Your task - No pictures, nothing altered: return the data below.

Short descriptive text snippets -
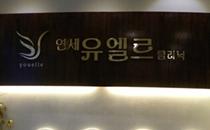 韩国延世罗姿丽整形外科前台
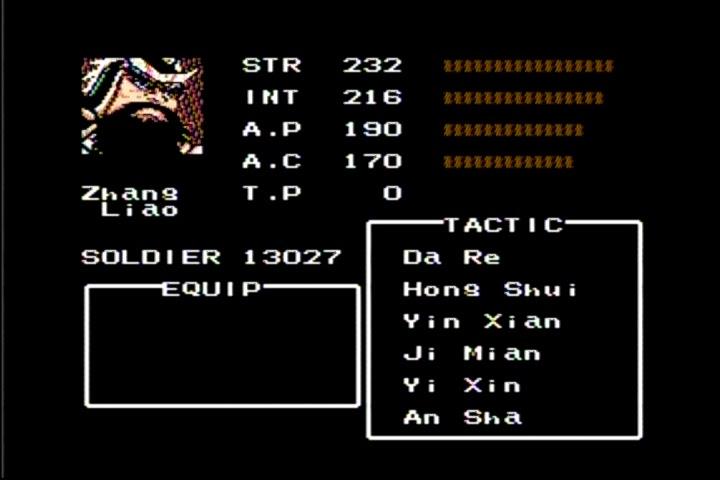 destiny how to get path of the bladedancer quest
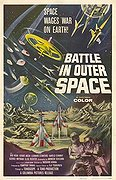 Battle in Outer Space (Uch daisens)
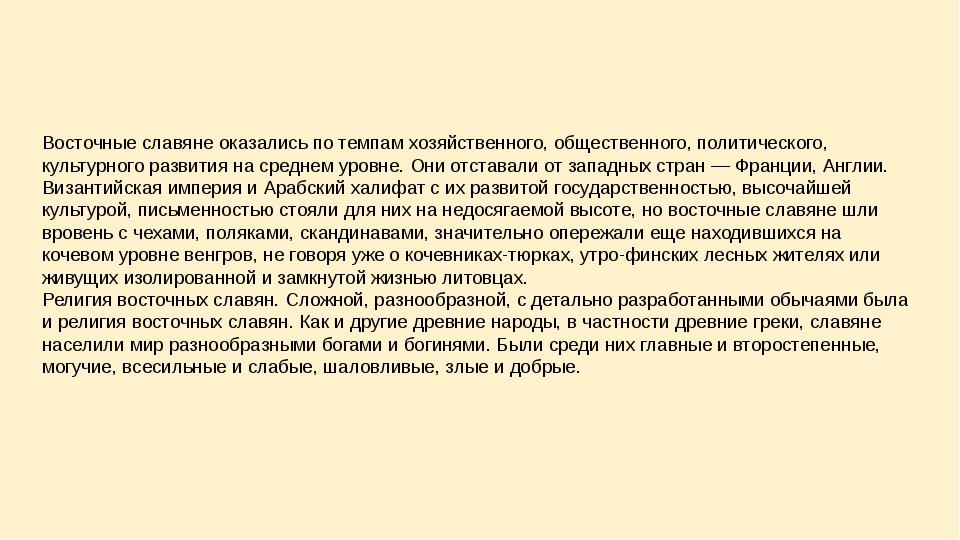 Восточные славяне оказались по темпам хозяйственного, общественного, политиче...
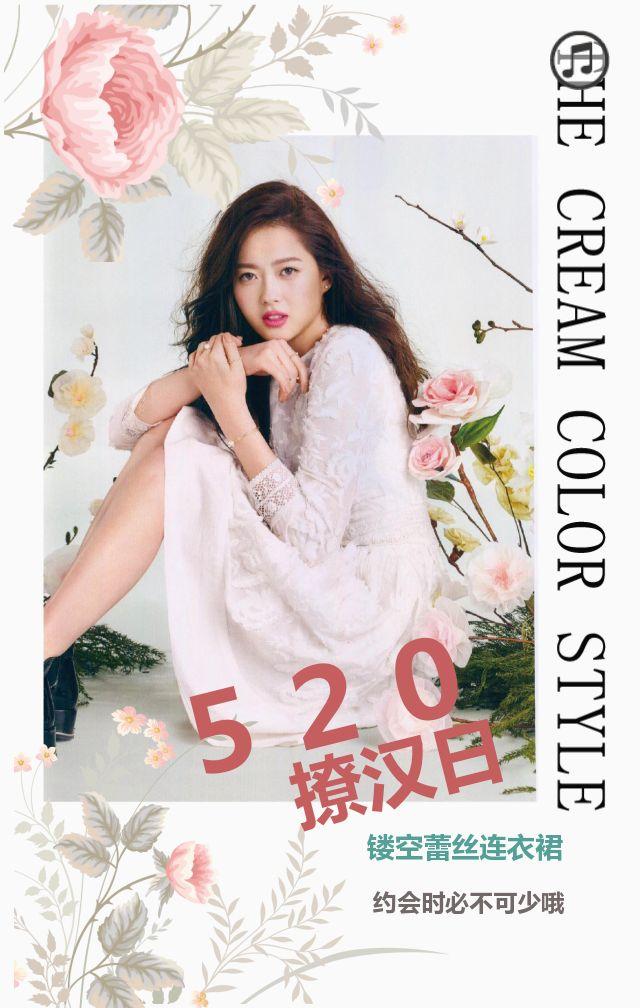 520撩汉日[电商产品推广]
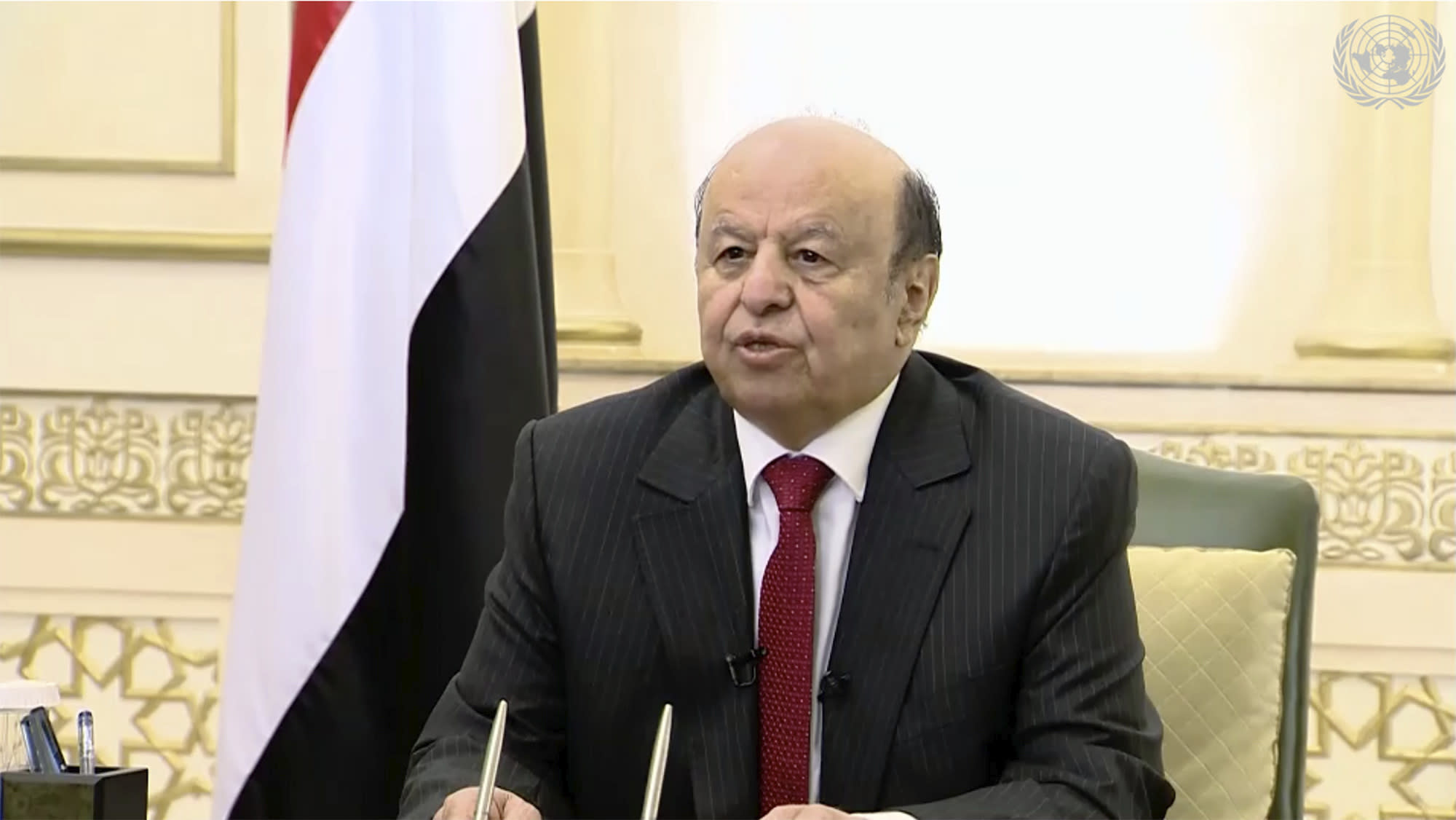 In this image made from UNTV video, Abdrabuh Mansour Hadi Mansour, President, of Yemen, speaks in a pre-recorded message which was played during the 75th session of the United Nations General Assembly, Thursday Sept. 24, 2020, at U.N. headquarters in New York. (UNTV via AP)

Task solution -
 韩国延世罗姿丽整形外科前台
 destiny how to get path of the bladedancer quest
 Battle in Outer Space (Uch daisens)
 Восточные славяне оказались по темпам хозяйственного, общественного, политиче...
 520撩汉日[电商产品推广]
 In this image made from UNTV video, Abdrabuh Mansour Hadi Mansour, President, of Yemen, speaks in a pre-recorded message which was played during the 75th session of the United Nations General Assembly, Thursday Sept. 24, 2020, at U.N. headquarters in New York. (UNTV via AP)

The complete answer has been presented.